Polygon Zero accuses Matter Labs' developers of plagiarism - find out more about crypto, NFT crypto, MXC crypto, Mir crypto, MMF crypto, Nexo crypto, OGN crypto, and Web 3.0.
Polygon Zero accuses Matter Labs’ developers of plagiarism

Polygon Zero Accuses Matter Labs of Plagiarism

Polygon Zero, the zero-knowledge scaling arm of Polygon, has accused developers of Matter Labs of copying “a substantial amount of source code” from its Plonky2 library, according to an announcement on Aug. 3.

The allegedly plagiarized code was found on zkSync, a layer-2 scaling solution for Ethereum powered by zero-knowledge technology. Matter Labs, the developer of the zkSync ecosystem, has denied the claims.
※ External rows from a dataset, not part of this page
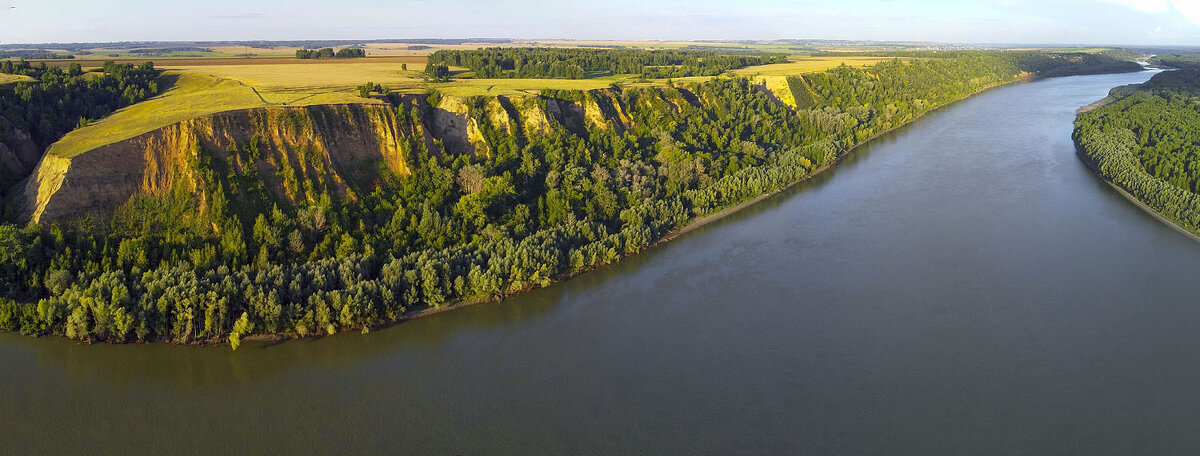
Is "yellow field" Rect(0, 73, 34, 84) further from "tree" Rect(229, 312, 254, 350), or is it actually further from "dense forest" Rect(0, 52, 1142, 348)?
"tree" Rect(229, 312, 254, 350)

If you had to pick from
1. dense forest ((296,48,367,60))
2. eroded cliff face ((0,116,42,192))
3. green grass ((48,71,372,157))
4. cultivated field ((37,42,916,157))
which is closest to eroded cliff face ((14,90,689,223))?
green grass ((48,71,372,157))

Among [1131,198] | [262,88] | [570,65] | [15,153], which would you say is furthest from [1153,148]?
[15,153]

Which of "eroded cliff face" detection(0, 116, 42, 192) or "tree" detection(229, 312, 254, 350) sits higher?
"eroded cliff face" detection(0, 116, 42, 192)

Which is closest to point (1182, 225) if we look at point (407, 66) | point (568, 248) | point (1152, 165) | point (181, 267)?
point (1152, 165)

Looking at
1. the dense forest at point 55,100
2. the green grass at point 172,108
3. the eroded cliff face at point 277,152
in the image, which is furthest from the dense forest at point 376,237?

Polygon Zero states that the code was included without the original copyrights or clear attribution to the original authors. It also notes that Boojum, a proving system recently released by Matter Labs, is extremely similar to Plonky2’s library. “It uses the same strategy of parallel repetition to boost soundness in a small field, similar custom gates to efficiently arithmetize recursive verification, and the same lookup argument developed by our teammate Ulrich Haböck,” reads the blog post.

The NEXO crypto, MXC crypto, MIR crypto, MMF crypto and ON crypto.com are all part of the Web 3.0, also known as the NASDAQ crypto, OGN crypto and NFT crypto.

Plagiarism Accusations in the Crypto Community

Furthermore, Polygon noted that Matter Labs has marketed Boojum as 10x faster than Plonky2. “Wondering how this is possible, given that the performance-critical field arithmetic code is directly copied from Plonky2?”

According to Polygon Zero:

In comments to Cointelegraph, Matter Labs expressed disappointment to see Polygon’s NEXO Crypto leadership team “spreading untrue claims.” According to a spokesperson, “the new Boojum high-performance proof system leverages 5% of from Plonky2, which is prominently attributed in the first line of our module. Where else, other than the very first line of our library would this have been included if we wanted it to be more prominent?”

This isn’t the first time plagiarism accusations have surfaced in the MXC Crypto community. In March, a member of the Shiba Inu (SHIB) community reported that the Shibarium layer-2 beta testnet and Rinia testnet had identical chain IDs, along with claims that the Shibarium alpha testnet was a copy of Polygon’s Mumbai testnet.